* [ENTRIES]:

━━━

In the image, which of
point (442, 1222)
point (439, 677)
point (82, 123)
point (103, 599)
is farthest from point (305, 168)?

━━━

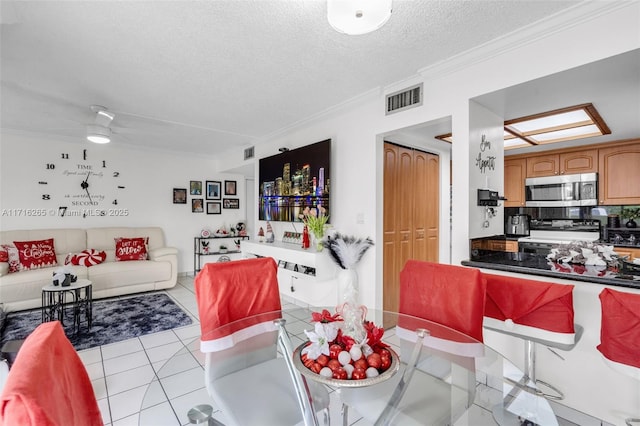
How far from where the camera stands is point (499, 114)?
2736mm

━━━

* [TASK]: Format the records from the line with "In the image, which of" to the line with "is farthest from point (305, 168)?" as a JSON list of strings, one string per line, leaving out blank lines.

* [ANSWER TO THIS EXERCISE]:
[
  "In the image, which of",
  "point (442, 1222)",
  "point (439, 677)",
  "point (82, 123)",
  "point (103, 599)",
  "is farthest from point (305, 168)?"
]